The importance of medical records in court

What you need to know:

  • A good record serves the best interest of the medical practitioner as well as the patient.
  • The keeping of medical records satisfies legal and ethical obligations as it may be required by medical regulatory authorities and hospitals. Such medical records, in the view of the court, are the best alibi for medical professionals when sued for malpractice.

In cases of medical negligence, the evidence given in court by experts in the medical field is vital. 

This is because matters of medical science are technically out of knowledge of court and court needs to be guided by these medical experts to reach a fair and just decision. 

Medical negligence 
However, challenges may arise when experts give court different opinions as did happen when a 49-year-old school teacher dragged the Attorney General to court in a case of medical negligence when she developed a fistula after a botched medical operation to remove her uterus.

One expert, a professor of obstetrics and gynaecology, who testified on behalf of the teacher, told court that the surgery carried out on this patient needed to have been carried out by a surgeon of the requisite medical qualification and experience. 

The qualifications and names of the person who carried out the initial surgery were unknown as these were not recorded.

The patient’s operation notes, themselves, were missing.

Evidence adduced 
The professor told court that upon reviewing the patient’s records, he noticed that the records were incomplete, and were poorly maintained by the doctors who attended to her.

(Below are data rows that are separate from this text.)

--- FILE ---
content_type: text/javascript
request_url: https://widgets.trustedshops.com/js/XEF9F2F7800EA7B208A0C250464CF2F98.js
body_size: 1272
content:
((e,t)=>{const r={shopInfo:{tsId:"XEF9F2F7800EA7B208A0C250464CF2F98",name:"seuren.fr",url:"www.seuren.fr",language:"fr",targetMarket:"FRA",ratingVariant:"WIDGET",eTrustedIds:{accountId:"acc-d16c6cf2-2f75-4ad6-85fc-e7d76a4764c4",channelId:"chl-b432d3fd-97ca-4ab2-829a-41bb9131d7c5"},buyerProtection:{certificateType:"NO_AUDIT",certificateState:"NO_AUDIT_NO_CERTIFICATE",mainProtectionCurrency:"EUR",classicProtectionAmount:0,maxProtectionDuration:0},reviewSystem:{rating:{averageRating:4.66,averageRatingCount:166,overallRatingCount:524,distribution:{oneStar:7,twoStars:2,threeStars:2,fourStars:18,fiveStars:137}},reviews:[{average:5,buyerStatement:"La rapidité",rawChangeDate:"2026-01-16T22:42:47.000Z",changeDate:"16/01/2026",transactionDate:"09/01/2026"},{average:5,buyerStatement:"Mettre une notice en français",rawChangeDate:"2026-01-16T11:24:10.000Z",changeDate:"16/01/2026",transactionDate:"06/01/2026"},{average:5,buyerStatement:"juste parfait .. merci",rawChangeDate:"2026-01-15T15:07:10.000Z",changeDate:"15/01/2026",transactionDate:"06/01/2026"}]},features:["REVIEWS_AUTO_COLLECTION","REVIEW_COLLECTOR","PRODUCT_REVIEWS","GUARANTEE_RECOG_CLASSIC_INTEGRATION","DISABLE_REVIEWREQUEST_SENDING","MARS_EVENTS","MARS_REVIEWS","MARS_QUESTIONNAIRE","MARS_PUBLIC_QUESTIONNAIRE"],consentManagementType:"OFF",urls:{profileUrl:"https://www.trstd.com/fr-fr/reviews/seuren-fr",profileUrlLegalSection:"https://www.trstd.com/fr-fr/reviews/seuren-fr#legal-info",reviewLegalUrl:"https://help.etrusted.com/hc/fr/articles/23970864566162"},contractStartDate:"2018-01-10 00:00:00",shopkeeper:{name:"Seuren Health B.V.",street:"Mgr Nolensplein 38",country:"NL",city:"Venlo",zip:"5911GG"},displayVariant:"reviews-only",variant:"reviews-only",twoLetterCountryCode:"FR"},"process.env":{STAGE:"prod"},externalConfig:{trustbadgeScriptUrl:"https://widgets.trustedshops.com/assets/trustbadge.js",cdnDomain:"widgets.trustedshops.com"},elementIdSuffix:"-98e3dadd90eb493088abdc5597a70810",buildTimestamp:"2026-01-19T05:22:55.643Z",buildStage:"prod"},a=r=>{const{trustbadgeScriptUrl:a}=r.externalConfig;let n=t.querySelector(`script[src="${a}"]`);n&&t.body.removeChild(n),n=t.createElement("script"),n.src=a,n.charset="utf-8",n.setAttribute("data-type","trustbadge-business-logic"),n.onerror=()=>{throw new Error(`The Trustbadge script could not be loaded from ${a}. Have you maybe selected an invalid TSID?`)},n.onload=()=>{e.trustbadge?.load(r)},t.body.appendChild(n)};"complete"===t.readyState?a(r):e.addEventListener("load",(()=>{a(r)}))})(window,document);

A gynaecologist, working in a University, who testified for the Attorney General, told court that the care given to the teacher was the standard care given to any patient in her position, and to him, there was no negligence in this case. 

He told court that having a surgical complication as a result of a medical operation is not synonymous with negligence.

Cross-examination 
During cross-examination, he conceded that there were no medical records in respect of the surgery that the patient had undergone. 

He admitted in court that such records are of prime importance. The two experts agreed that a gynaecologist is the medical expert best suited to carry out a hysterectomy (a surgical operation to remove a uterus).

Both experts were also in agreement that the operation notes ought to have been recorded by the doctor who carried out the surgery.

It was, then, clear to court that the identity of the person who carried out the surgery were unknown as were the qualifications and experience of that person.

Court observations 
Court made the following important observations regarding expert witnesses and their evidence;

(a) Expert evidence presented should be seen to be an independent product of an expert, uninfluenced as to form or content;

(b) An expert witness should provide independent assistance to court by way of an objective, unbiased opinion, in relation to matters within his or her expertise. An expert witness should not assume the role of an attorney or advocate;

(c) An expert witness should state the facts upon which his or her opinion is based. He or she should not omit to consider material facts which could detract from his or her concluded opinion;

(d) An expert should make it clear when a particular question or issue falls outside his or her expertise;

(e) If an expert’s opinion is not properly researched because he or she considers that insufficient data or information is available, then this must be stated, with an indication that the opinion is no more than a provisional one.

Medical records 
To court, medical records are documents that explain all the details about the patient’s history, clinical findings, diagnostic test results, pre and post-operative care, patient’s progress and medication.  

A good record, therefore, serves the best interest of the medical practitioner as well as the patient.

Record keeping serves the useful purpose of proving that the treatment given to a patient or the surgery carried on the patient was done according to established procedure.

The records are the source of truth. They facilitate good care and allow a subsequent caregiver to understand the patient’s condition and are the basis for further investigation and treatment, as they provide a method of communicating with other team members.

The keeping of medical records satisfies legal and ethical obligations as it may be required by medical regulatory authorities and hospitals.

Such medical records, in the view of the court, are the best alibi for medical professionals when sued for malpractice.

In the absence of such records, the alibi is dislodged and the doctor may be found liable.

Court was also of the opinion that failure to document appropriate medical information is a breach of, and a deviation from, the standard of care expected from a medical professional, bearing in mind that the quality of patient care is directly linked to the quality of the medical records maintained. 

It is on record that; “However inconvenient and burdensome it may be to write up medical records accurately, such medical records constitute a vital safeguard for both medical practitioners and patients alike in any situation where it later becomes necessary to conduct any form of investigation as to what transpired during the patient’s treatment”.